### Extracted entries
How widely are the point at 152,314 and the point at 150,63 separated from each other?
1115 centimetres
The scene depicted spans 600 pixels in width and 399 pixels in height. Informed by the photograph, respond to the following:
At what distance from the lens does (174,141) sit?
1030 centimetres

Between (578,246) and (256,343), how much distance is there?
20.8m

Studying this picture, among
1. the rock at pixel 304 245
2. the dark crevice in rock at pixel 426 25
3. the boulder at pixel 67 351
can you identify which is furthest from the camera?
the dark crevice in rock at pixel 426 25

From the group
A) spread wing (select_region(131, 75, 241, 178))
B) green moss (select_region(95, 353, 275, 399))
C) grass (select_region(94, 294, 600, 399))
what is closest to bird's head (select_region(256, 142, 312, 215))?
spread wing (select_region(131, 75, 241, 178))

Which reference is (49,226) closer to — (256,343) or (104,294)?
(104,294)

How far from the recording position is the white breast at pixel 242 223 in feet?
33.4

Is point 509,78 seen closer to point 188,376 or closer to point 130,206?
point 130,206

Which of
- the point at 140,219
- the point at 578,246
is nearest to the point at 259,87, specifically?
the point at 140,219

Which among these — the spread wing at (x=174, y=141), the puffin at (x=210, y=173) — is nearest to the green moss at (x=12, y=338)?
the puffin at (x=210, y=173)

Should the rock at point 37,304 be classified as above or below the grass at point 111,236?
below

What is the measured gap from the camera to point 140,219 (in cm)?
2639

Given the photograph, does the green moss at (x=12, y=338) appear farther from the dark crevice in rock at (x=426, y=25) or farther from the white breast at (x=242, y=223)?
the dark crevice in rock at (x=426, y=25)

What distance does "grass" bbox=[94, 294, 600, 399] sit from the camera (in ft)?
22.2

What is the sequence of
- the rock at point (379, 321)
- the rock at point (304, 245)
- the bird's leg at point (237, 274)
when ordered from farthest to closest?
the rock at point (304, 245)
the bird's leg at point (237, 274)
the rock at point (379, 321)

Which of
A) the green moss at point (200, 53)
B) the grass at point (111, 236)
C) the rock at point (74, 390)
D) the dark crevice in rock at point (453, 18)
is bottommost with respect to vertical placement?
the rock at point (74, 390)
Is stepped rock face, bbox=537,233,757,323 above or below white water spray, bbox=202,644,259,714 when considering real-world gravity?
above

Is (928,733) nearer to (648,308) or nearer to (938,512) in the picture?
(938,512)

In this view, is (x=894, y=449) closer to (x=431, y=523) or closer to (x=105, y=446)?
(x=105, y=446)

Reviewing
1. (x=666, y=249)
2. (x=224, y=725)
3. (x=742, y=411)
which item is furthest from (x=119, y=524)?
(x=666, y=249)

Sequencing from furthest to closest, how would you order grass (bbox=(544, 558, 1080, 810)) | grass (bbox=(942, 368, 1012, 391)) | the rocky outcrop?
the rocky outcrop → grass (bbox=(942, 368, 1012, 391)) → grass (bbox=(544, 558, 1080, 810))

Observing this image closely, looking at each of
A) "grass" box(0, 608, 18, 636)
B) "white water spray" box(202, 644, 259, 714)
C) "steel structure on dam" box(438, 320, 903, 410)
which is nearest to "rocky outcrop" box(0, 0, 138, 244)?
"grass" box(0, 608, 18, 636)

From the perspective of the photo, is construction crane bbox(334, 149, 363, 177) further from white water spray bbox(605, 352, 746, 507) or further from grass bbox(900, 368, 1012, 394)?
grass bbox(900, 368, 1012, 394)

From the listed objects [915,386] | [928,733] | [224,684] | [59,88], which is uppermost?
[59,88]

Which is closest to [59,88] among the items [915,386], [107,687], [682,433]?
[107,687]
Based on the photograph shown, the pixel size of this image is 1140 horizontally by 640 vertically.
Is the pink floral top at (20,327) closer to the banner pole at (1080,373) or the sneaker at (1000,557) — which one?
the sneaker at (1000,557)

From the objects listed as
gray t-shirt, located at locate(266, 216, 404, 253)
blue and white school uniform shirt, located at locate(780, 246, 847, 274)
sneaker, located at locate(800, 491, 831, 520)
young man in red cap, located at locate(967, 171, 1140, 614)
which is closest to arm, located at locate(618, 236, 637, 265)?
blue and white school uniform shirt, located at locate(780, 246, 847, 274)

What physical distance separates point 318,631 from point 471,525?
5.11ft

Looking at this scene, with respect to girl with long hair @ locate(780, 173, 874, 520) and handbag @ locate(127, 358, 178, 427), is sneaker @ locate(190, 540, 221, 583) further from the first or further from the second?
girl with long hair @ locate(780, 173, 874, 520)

### Instruction
Reproduce all of the records above exactly, line for line.

### The completed task
How widely are the point at 152,314 and the point at 150,63 separated from each other?
1115 centimetres
The scene depicted spans 600 pixels in width and 399 pixels in height. Informed by the photograph, respond to the following:
At what distance from the lens does (174,141) sit?
1030 centimetres

Between (578,246) and (256,343), how much distance is there?
20.8m

Studying this picture, among
1. the rock at pixel 304 245
2. the dark crevice in rock at pixel 426 25
3. the boulder at pixel 67 351
can you identify which is furthest from the camera?
the dark crevice in rock at pixel 426 25

From the group
A) spread wing (select_region(131, 75, 241, 178))
B) green moss (select_region(95, 353, 275, 399))
C) grass (select_region(94, 294, 600, 399))
what is closest to bird's head (select_region(256, 142, 312, 215))?
spread wing (select_region(131, 75, 241, 178))

Which reference is (49,226) closer to — (256,343) or (104,294)?
(104,294)

How far from the recording position is the white breast at pixel 242 223 in feet?
33.4

Is point 509,78 seen closer to point 188,376 or closer to point 130,206?
point 130,206

Which of
- the point at 140,219
- the point at 578,246
is nearest to the point at 259,87, specifically?
the point at 140,219

Which among these — the spread wing at (x=174, y=141), the puffin at (x=210, y=173) — is nearest to the green moss at (x=12, y=338)?
the puffin at (x=210, y=173)

Should the rock at point 37,304 be classified as above or below the grass at point 111,236?
below

What is the measured gap from the camera to point 140,219 (in cm)?
2639

Given the photograph, does the green moss at (x=12, y=338) appear farther from the dark crevice in rock at (x=426, y=25) or farther from the white breast at (x=242, y=223)?
the dark crevice in rock at (x=426, y=25)

What distance does "grass" bbox=[94, 294, 600, 399] sit from the camera (in ft)?
22.2

What is the sequence of
- the rock at point (379, 321)
- the rock at point (304, 245)
- the bird's leg at point (237, 274)
when ordered from farthest to closest?
the rock at point (304, 245)
the bird's leg at point (237, 274)
the rock at point (379, 321)

Which of
A) the green moss at point (200, 53)
B) the grass at point (111, 236)
C) the rock at point (74, 390)
D) the dark crevice in rock at point (453, 18)
is bottommost with respect to vertical placement?
the rock at point (74, 390)
Is stepped rock face, bbox=537,233,757,323 above or below white water spray, bbox=202,644,259,714 when considering real-world gravity?
above

Is (928,733) nearer to (648,308) or nearer to (938,512) in the picture?
(938,512)

In this view, is (x=894, y=449) closer to (x=431, y=523) or closer to (x=105, y=446)?
(x=105, y=446)

Reviewing
1. (x=666, y=249)
2. (x=224, y=725)
3. (x=742, y=411)
which item is furthest from (x=119, y=524)?
(x=666, y=249)

Sequencing from furthest to closest, how would you order grass (bbox=(544, 558, 1080, 810)) | grass (bbox=(942, 368, 1012, 391)) | the rocky outcrop?
the rocky outcrop → grass (bbox=(942, 368, 1012, 391)) → grass (bbox=(544, 558, 1080, 810))

Observing this image closely, looking at each of
A) "grass" box(0, 608, 18, 636)
B) "white water spray" box(202, 644, 259, 714)
C) "steel structure on dam" box(438, 320, 903, 410)
which is nearest to "rocky outcrop" box(0, 0, 138, 244)?
"grass" box(0, 608, 18, 636)

From the perspective of the photo, is construction crane bbox(334, 149, 363, 177) further from white water spray bbox(605, 352, 746, 507) or further from grass bbox(900, 368, 1012, 394)?
grass bbox(900, 368, 1012, 394)

From the listed objects [915,386] | [928,733] | [224,684] | [59,88], which is uppermost?
[59,88]

Which is closest to [59,88] among the items [915,386], [107,687], [682,433]?
[107,687]
Based on the photograph shown, the pixel size of this image is 1140 horizontally by 640 vertically.
Is the pink floral top at (20,327) closer to the banner pole at (1080,373) or the sneaker at (1000,557) — which one?
the sneaker at (1000,557)

From the objects listed as
gray t-shirt, located at locate(266, 216, 404, 253)
blue and white school uniform shirt, located at locate(780, 246, 847, 274)
sneaker, located at locate(800, 491, 831, 520)
young man in red cap, located at locate(967, 171, 1140, 614)
which is closest to arm, located at locate(618, 236, 637, 265)?
blue and white school uniform shirt, located at locate(780, 246, 847, 274)

What physical distance separates point 318,631 from point 471,525?
5.11ft

Looking at this scene, with respect to girl with long hair @ locate(780, 173, 874, 520) and handbag @ locate(127, 358, 178, 427), is sneaker @ locate(190, 540, 221, 583) further from the first or further from the second?
girl with long hair @ locate(780, 173, 874, 520)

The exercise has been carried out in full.